Some nut standing in the middle of the street screaming the total opposite of what you believe in and you just shrug.


And why? because of the flawed, according to our president, piece of a paper that founded our government.

Really amazing.

And so I shrugged, starting in November of last year. Because I believe in the constitution and its “negative powers.” I believe in elections.

But when I see celebrities, folks in the media and some elected officials calling these tea party nuts an offensive name like “tea bagger” just because they’re carrying signs and wearing funny t-shirts and hats and patting themselves on the back for being patriots. Damn-it it breaks my heart because it hits way too close to home for this old “gusano.”

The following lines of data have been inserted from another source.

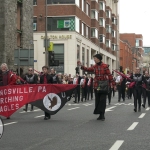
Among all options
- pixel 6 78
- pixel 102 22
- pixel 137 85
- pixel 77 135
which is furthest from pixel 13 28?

These folks aren’t doing anything more than a Trekie does at a Star Trek convention, really. Then, they go home and pay their taxes. I mean, most people shrug off the Trekies (ok some do give understandably quizzical looks), but these tea party folks get called names-a hideous, insulting, sexually charged epithet just because they have a different concept of the role of government.

And really, that you just can’t shrug off.


Anonymous said...

Welcome back hermano, and please, stay. We need you. Un abrazo, Ziva

Fantomas said...

Welcome Back worm. Ya tu sabes . Con careta o sin careta . Let the showdown begin

Cubanita said...

It's great to have you back again! I was just getting ready to hide my head in the sand myself...

Alfredo said...

welcome back mi hermano!! we need u back..just do some bloggercizes and get warmed and start writing away with ur wit that is only you...glad ur back!

Anonymous said...

You're an idiot, then. Tea baggers are not funny people in t-shirts, they're dangerous nuts disconnected from reality. Ever heard about that poor congresswoman?

And yes, the constitution is deeply flawed. Citing one good part no one sane would change as a proof that the whole is somehow perfect is... disturbing, to say the least.